We built a prototype mecanum bot and programmed it using some of Ether's control algorithms supplied here. We were able to get this working with regular and field-centric control, but found that due to the imperfect speed-voltage relationship, the robot does not always move in exactly the intended direction.
My first thought to fix this was to speed-control the wheels. Instead of mapping the joystick values to percent voltage of the wheels, I want to map them to percent of max speed of the wheels, using PIDF to control the speed.
Is this a viable solution to the problem? is this a common problem? what are some other solutions/implementations to improve the reliability of the robot's motion?
We've found there are several levels of improvement that can be achieved to get mecanum running smoothly:

1) First and foremost, your mechanical design should strive to maintain equal weight distribution across each of the four wheels. A few years ago we purchased four digital scales just for that purpose.

2) We use the navX-MXP to provide some very cool "drive in a straight line in a given direction" and "automatically rotate to a specified angel" features. There's a robot-level "rotate-to-angle" PID rotate controller that drives this.

Required task 1: For each statement about the mecanum thread, answer yes or no according to the thread and quote the words that decide it. (a) The poster plans to map joystick values to percent voltage of the wheels. (b) The reply recommends equal weight distribution across the four wheels. (c) The rotate-to-angle feature is driven by a PID controller.
Required task 2: In the mecanum thread, what device does the reply use for its straight-line driving and rotate-to-angle features?
Required task 3: Carry on the mecanum thread, starting after its last sentence.
The rows that come after this are not needed for anything here.

Given data:
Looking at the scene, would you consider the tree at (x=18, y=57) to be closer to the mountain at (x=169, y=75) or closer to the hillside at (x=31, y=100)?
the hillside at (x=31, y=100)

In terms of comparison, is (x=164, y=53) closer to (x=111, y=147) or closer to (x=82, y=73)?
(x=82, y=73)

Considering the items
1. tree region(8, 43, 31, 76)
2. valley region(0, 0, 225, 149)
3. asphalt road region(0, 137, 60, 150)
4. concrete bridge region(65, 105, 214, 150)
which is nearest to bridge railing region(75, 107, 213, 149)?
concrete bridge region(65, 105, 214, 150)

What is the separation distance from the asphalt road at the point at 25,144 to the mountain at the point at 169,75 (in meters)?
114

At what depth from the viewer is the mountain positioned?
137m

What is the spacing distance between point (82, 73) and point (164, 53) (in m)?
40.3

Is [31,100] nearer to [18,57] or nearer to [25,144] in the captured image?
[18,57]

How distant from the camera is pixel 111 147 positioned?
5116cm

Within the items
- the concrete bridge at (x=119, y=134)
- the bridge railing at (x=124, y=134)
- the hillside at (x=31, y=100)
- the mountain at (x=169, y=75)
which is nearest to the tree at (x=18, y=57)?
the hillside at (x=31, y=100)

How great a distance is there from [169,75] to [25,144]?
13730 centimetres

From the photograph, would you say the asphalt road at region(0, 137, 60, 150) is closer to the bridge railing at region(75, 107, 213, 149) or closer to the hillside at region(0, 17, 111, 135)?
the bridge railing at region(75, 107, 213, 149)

Task output 1:
(a) No: "Instead of mapping the joystick values to percent voltage of the wheels, I want to map them to percent of max speed of the wheels"
(b) Yes: "your mechanical design should strive to maintain equal weight distribution across each of the four wheels"
(c) Yes: "There's a robot-level "rotate-to-angle" PID rotate controller that drives this."

Task output 2: The navX-MXP.

Task output 3:
In teleop, the rotate PID controller can take over the Z axis of the joystick, while the driver continues to manipulate X/Y direction/magnitude via the joystick.

3) We also use velocity PIDs on each wheel, as you suggest. We found these need a feed-forward component to work at low speeds. We tune them so that we are sure the robot will move at our minimum required speed (e.g., 1"/second) for small rotations.

We found that once the velocity PIDs are tuned well, it becomes very easy to tune the rotate-to-angle PID.

These require encoders on each wheel, and we use the Greyhill 63R encoders as they are very reliable.

And we moved to the Talon SRX motor controllers last year to implement "drive a known distance" commands in autonomous.

If you're new to this, I'd focus first on 1) and then add 2) before tackling 3).

If 1) is ignored, 2) doesn't work very well (we call it the "drunken sailor" effect). And if you do 3), it makes 2) even better.

Our 2017 "Drive Mule" code that implements this is here: https://github.com/Kauaibots/FRC/blo...ems/Drive.java

There's also code in this project we developed to help w/the PID tuning in the commands directory.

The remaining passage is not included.